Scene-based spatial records
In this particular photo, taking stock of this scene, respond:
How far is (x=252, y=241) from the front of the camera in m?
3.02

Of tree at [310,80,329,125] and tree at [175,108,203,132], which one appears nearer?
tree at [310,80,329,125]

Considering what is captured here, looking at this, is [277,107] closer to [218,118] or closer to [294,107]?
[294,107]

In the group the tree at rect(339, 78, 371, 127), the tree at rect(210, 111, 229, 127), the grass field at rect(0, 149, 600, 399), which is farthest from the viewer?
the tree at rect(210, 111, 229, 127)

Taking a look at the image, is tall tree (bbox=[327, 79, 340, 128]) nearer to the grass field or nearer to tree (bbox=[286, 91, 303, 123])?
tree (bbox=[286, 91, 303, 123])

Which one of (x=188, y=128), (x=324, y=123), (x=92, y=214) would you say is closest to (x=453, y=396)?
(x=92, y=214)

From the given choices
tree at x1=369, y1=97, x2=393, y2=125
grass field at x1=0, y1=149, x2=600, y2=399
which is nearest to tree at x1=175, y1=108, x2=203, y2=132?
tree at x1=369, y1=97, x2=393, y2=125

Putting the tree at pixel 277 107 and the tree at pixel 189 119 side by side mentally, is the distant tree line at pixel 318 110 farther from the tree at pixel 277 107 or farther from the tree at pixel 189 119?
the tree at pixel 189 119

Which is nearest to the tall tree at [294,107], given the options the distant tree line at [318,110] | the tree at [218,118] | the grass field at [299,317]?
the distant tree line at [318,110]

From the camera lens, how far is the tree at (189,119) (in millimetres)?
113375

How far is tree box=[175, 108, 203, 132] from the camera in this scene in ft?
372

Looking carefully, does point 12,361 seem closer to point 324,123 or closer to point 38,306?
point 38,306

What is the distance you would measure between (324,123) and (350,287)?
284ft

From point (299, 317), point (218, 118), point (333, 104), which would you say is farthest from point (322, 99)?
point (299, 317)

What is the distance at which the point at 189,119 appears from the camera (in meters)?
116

• Exercise requirements
Copy the lines of the records from the line with "Which is nearest to the" through the end of the records, both ends included, without changing anything.

• The solution
Which is nearest to the tall tree at [294,107], given the options the distant tree line at [318,110] | the tree at [218,118] | the grass field at [299,317]?
the distant tree line at [318,110]

From the camera lens, how far is the tree at (189,119) (in millimetres)?
113375

How far is tree box=[175, 108, 203, 132] from the camera in this scene in ft?
372

Looking carefully, does point 12,361 seem closer to point 324,123 or closer to point 38,306?
point 38,306

What is the distance you would measure between (324,123) and (350,287)?
284ft

From point (299, 317), point (218, 118), point (333, 104), which would you say is farthest from point (322, 99)?
point (299, 317)

What is the distance at which the point at 189,119 appears from the camera (in meters)?
116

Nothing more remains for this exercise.